Other than the occasional not-working, I actually like this remote.


----------



## Strype (Feb 17, 2009)

well...it seems you have worked your way through the learning curve that is taught in a level one pronto training course ... 

now look at your first review post ....big difference from then to now huh?

having a proper program in a remote like this makes a world of difference. Having someone who knows how to program the remote properly makes a big difference for the end user. The programming determines whether it is a piece of junk, an enjoyable experience or even a GREAT remote when done by an experienced programmer.

glad you took the time to fight your way through it....haha


----------



## lcaillo (May 2, 2006)

Just don't drop it. We get these things back with cracked screens all the time.


----------



## maierhof (Mar 16, 2009)

Hey - while we are on the subject of the TSU - does anyone have a link to a battery replacement for this thing? I have tried the RadioShack version but it turns out not to work... would love to replace this thing for new one. 

thanks!


----------



## ranchero (May 17, 2009)

I'm using this remote now, in my opinion, it's not convenient if many extended options used, there's not much programming for them, they all mixed in the list, no dedicated buttons can be made.


----------



## Anthony (Oct 5, 2006)

Okay, I rescind my criticism of this remote. A new firmware was just released for both this remote and the RFX9200 IR repeating station. 

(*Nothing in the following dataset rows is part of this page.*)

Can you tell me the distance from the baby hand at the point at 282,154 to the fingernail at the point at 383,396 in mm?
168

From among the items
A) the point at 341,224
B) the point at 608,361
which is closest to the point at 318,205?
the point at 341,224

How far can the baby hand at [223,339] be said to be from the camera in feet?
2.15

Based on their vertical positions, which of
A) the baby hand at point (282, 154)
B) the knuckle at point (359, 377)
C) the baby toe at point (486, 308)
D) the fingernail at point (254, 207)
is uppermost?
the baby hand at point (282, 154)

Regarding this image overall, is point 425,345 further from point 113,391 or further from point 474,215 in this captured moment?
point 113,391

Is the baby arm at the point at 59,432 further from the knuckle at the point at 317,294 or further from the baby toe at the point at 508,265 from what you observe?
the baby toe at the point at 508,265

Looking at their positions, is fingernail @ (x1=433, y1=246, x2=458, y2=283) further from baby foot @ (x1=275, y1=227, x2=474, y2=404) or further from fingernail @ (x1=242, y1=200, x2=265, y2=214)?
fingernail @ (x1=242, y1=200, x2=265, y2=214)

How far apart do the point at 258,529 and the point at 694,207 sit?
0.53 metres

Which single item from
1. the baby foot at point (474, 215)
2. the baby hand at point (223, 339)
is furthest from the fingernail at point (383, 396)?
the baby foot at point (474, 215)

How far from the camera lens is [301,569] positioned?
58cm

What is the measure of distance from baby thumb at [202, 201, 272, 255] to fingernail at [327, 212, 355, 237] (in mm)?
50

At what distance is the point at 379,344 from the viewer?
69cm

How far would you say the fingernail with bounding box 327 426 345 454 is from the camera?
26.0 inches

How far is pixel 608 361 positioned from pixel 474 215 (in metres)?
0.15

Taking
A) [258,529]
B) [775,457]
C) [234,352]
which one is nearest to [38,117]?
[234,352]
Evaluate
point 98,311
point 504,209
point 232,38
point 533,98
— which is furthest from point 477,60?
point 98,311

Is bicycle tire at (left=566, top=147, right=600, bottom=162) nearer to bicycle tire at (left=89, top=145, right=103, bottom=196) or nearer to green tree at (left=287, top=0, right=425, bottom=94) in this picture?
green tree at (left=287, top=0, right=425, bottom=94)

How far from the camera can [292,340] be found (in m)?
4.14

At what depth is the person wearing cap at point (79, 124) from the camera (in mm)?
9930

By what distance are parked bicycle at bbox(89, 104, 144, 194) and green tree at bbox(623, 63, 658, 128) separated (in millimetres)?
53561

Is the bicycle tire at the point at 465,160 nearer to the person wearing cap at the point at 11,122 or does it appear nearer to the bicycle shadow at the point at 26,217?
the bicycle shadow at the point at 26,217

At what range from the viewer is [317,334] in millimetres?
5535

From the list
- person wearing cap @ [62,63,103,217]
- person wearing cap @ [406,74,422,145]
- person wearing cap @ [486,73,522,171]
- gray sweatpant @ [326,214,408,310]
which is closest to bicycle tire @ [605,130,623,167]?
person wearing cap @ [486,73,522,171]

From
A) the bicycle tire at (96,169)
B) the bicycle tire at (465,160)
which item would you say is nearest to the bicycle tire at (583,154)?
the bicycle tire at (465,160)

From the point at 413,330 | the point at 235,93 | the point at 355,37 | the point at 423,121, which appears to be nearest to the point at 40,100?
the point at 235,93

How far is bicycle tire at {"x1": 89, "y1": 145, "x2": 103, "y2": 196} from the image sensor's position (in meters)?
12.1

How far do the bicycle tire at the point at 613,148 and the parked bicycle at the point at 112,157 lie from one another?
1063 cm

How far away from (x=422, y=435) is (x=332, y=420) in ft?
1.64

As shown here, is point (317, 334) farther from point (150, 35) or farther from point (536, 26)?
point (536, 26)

I only upgraded the remote. I will need to cobble together a special serial cable to update the RFX9200 (serial to tip-ring-sleeve 1/8"). So far, it fixed almost all the "Command Failed" errors I was having. It seems like all the buttons take about a half second longer to engage (at least the macros). I imagine the remote is verifying connectivity to the base station, frequency hopping if necessary, then transmitting the IR codes.

Before I think it was simply trying to send the codes and if that failed it just aborted.

So it took a year for me to approve of this remote, but at least they fixed it. Better late than never


----------